Tenured faculty need your attention too-perhaps not in as concentrated a way as untenured faculty, but they will also benefit from encouragement, support, and attentive listening. There is still the review for promotion to tenure, or the post-promotion review, but even with these, there is a large shift in one's relationship to a faculty person after tenure because the role of evaluation is so diminished, given the job security of tenure.
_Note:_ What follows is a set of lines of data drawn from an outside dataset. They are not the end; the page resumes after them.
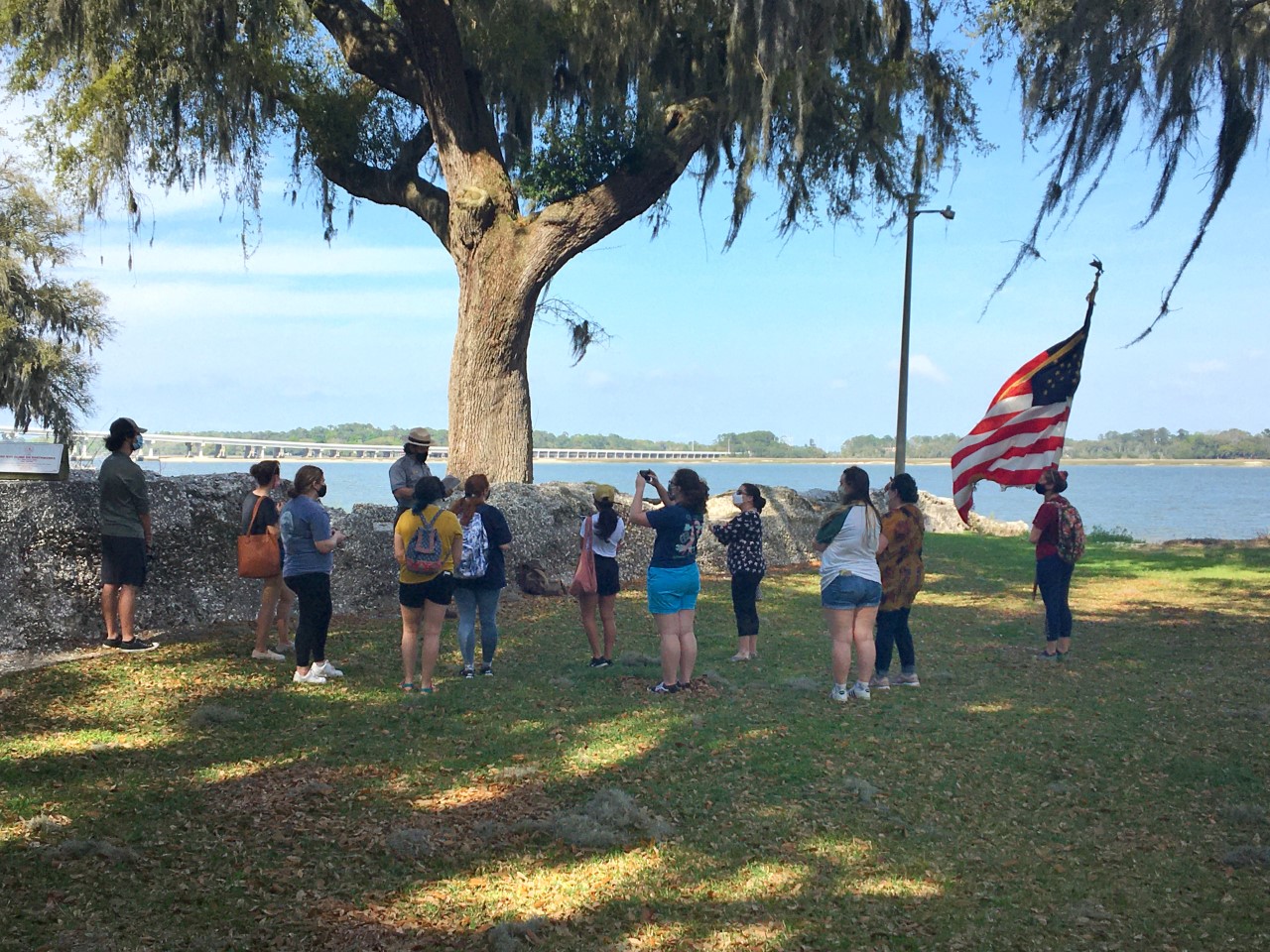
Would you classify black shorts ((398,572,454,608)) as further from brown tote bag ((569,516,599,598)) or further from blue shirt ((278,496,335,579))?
brown tote bag ((569,516,599,598))

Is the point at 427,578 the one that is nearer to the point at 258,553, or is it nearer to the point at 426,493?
the point at 426,493

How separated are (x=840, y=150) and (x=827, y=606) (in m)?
10.4

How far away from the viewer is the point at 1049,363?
40.0 feet

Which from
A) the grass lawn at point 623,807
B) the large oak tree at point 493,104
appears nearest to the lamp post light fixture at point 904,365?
the large oak tree at point 493,104

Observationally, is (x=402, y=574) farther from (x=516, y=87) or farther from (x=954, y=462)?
(x=516, y=87)

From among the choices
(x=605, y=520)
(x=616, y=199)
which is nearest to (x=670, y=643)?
(x=605, y=520)

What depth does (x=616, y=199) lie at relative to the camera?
14.8m

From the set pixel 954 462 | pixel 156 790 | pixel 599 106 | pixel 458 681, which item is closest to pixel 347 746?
pixel 156 790

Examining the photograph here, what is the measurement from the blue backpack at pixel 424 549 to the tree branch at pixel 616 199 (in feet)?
23.6

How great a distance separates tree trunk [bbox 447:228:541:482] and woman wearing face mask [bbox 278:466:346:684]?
258 inches

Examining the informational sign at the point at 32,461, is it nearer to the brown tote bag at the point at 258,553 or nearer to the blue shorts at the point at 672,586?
the brown tote bag at the point at 258,553

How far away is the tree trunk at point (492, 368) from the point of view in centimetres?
1455

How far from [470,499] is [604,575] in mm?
1340

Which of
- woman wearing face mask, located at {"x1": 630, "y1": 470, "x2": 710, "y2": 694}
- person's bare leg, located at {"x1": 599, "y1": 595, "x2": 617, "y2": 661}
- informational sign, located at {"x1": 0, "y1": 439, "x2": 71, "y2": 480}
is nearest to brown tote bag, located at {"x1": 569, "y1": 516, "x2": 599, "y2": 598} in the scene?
person's bare leg, located at {"x1": 599, "y1": 595, "x2": 617, "y2": 661}
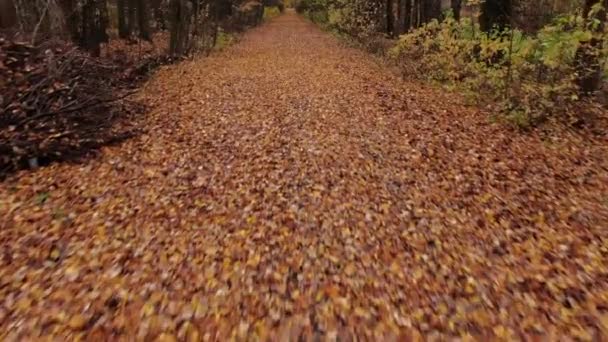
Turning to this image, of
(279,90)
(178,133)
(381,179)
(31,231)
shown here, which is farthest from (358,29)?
(31,231)

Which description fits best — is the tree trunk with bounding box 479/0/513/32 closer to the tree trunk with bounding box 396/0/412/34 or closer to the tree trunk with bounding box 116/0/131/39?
the tree trunk with bounding box 396/0/412/34

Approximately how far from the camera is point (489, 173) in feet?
21.0

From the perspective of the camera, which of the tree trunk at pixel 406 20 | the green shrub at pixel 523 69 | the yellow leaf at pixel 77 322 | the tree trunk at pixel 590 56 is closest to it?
the yellow leaf at pixel 77 322

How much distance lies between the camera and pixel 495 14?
1110 cm

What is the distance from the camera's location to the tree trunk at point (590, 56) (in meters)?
7.63

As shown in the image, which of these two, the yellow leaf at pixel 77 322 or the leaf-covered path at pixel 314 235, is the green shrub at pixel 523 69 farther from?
the yellow leaf at pixel 77 322

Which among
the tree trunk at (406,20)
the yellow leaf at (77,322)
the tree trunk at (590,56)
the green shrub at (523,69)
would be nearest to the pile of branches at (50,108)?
the yellow leaf at (77,322)

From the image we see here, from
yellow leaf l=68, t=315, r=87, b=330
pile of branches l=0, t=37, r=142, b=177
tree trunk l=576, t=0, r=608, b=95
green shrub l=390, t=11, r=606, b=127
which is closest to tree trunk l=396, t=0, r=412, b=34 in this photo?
green shrub l=390, t=11, r=606, b=127

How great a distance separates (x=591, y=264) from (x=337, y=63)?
13308 millimetres

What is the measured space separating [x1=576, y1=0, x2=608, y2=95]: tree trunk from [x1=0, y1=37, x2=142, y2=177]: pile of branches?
8.30 metres

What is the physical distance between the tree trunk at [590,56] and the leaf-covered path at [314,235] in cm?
156

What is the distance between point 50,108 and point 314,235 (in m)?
5.22

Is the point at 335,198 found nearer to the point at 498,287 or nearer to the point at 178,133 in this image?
the point at 498,287

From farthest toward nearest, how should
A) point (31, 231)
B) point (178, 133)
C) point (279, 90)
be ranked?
1. point (279, 90)
2. point (178, 133)
3. point (31, 231)
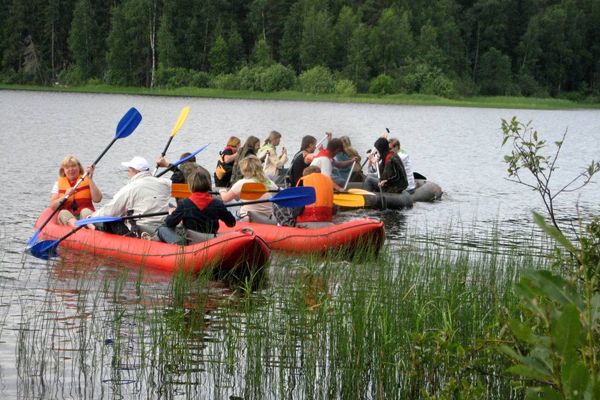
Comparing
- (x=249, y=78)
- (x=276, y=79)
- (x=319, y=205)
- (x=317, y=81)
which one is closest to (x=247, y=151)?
(x=319, y=205)

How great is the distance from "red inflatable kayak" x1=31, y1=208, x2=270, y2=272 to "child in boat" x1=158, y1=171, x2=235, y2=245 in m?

The vitality of a department depends on the continued energy, productivity, and intellectual edge of all faculty. Make an effort to stay interested in the teaching and research/creative work of tenured faculty. Offer to look at work in progress. If the department has a colloquium, encourage them to participate. Encourage them to apply for grants and to continue to attend conferences. If you see that there may be an issue with their keeping up in the field and/or with technological developments related to the field or to teaching, give encouragement; you might even offer to engage together in some aspect of new developments. Talk with them about their agenda for the future, and do all that you can to facilitate it. Be aware that the life-course continues to have its ups and downs, even after tenure. Midlife crises or significant transitions are normal. Just when one thinks everything is settled, the ground can shift, whether in one's personal life or in professional interests. Be as supportive as you can during these changes. You can also consult with the Dean about any concerns you have; he or she can play an important supporting role-to you, to the faculty member, or to both.
In whatever stage they are, tenured colleagues are a great resource. They might have been chair before you-ask for their counsel and help. They may be the chair after you-involve them in decisions and tasks so that they not only are helping you but are learning valuable information and skills for the future.